§ **Texte fourni**
--
DANIEL,
chap. VII
Qu'adviendra-t-il de notre pays,
des
autres, des divers continents ? Qu'adviendra-t-il
du peuple juif, de l'Église
évangélique, de l'Église
catholique, de l'islam ? Qu'adviendra-t-il du
monde, de nous-mêmes et de nos enfants ? Ce
serait folie de chercher une réponse
à ce flot de questions ailleurs que dans la
Bible. Il serait présomptueux, d'autre part,
de nous représenter la situation de ce monde
comme moins mystérieuse et moins
insaisissable qu'elle n'est apparue au
prophète Daniel - et cela
spécialement dans ce chapitre.
Daniel voit d'abord une mer
agitée
(2).
Un mouvement se produit
aujourd'hui au travers de tous les peuples du
monde. C'est une première constatation
à faire. Où va ce grand courant et
comment l'interpréter ? Ce courant
monte-t-il ou descend-il, avance-t-il ou
recule-t-il, va-t-il à droite ou à
gauche ? Est-il un réveil
ou peut-être un commencement de sommeil ?
Cette lutte entre les peuples signifie-t-elle les
douleurs de l'enfantement ou l'agonie ? Les
tempêtes déchaînées sur
la terre sont-elles les tempêtes d'automne ou
celles du printemps ? Nous ne le savons pas, et
nous ne devons probablement pas le savoir: «
Malheur à celui qui pense savoir! »
--
[Données extraites d'une collection]
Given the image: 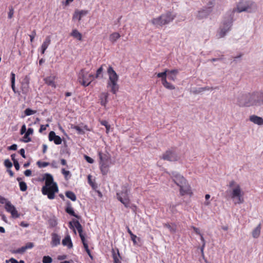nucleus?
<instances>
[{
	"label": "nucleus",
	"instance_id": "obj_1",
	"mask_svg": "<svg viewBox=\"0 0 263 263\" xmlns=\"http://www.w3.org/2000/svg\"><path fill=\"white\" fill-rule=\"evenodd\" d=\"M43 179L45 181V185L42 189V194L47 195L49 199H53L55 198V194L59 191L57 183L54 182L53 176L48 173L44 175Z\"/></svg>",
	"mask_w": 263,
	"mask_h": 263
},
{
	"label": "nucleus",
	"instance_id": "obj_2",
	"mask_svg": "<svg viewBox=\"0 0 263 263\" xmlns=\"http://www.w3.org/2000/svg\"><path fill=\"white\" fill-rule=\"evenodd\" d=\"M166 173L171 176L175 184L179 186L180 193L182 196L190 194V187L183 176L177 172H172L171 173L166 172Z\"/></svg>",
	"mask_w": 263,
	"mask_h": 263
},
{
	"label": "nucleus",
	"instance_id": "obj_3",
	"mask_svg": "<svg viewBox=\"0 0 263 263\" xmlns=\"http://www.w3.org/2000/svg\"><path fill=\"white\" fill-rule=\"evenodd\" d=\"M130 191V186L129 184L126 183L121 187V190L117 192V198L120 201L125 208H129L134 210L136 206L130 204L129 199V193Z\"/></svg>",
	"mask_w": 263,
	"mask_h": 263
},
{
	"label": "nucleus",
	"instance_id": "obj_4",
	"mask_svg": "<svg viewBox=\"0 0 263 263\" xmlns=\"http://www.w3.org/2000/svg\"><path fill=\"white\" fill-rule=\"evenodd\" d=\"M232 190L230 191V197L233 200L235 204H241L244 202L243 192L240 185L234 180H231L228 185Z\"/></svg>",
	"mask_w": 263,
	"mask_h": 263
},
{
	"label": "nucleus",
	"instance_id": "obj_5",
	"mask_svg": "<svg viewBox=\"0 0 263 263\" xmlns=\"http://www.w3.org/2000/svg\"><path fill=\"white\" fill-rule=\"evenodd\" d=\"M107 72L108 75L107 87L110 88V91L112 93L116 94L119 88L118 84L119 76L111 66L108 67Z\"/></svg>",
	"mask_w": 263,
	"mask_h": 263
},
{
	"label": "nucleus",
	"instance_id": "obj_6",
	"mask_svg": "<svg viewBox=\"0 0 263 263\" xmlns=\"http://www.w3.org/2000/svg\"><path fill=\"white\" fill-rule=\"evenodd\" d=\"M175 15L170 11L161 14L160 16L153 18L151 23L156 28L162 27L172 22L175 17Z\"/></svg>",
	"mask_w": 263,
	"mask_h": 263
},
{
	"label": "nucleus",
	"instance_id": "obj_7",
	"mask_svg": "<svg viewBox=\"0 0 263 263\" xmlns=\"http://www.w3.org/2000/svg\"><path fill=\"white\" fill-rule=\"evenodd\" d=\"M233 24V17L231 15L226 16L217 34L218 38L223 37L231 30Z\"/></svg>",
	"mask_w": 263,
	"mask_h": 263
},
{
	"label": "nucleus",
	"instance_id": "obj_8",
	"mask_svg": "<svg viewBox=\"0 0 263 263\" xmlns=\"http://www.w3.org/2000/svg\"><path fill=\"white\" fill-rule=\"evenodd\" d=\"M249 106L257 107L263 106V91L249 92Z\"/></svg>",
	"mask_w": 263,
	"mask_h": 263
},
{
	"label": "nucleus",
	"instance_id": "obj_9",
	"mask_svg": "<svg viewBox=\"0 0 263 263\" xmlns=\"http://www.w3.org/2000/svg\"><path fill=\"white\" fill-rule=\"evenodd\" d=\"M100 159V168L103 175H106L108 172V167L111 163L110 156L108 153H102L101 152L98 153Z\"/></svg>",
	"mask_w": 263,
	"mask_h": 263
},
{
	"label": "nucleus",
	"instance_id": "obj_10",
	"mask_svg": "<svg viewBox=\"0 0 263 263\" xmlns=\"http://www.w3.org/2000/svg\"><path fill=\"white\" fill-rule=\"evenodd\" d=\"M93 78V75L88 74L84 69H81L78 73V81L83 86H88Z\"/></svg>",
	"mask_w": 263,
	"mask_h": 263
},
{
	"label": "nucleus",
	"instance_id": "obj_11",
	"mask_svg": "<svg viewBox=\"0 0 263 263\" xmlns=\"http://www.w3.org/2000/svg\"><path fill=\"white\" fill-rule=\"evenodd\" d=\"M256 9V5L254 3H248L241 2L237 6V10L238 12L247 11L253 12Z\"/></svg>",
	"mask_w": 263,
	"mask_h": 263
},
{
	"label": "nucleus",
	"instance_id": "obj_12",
--
§ **Travail à réaliser**
Veuillez dire si chacune des affirmations suivantes s'accorde avec le texte fourni, en répondant par oui ou non et en citant les mots du texte qui tranchent.
1. Selon le texte, la réponse à ces questions est à chercher dans la Bible.
2. Daniel voit d'abord une mer calme.
3. Le texte affirme que nous savons si les tempêtes sont celles d'automne ou celles du printemps.

§ **Réponse à l'exercice**
1. Oui : « Ce serait folie de chercher une réponse à ce flot de questions ailleurs que dans la Bible. »
2. Non : « Daniel voit d'abord une mer agitée »
3. Non : « Nous ne le savons pas »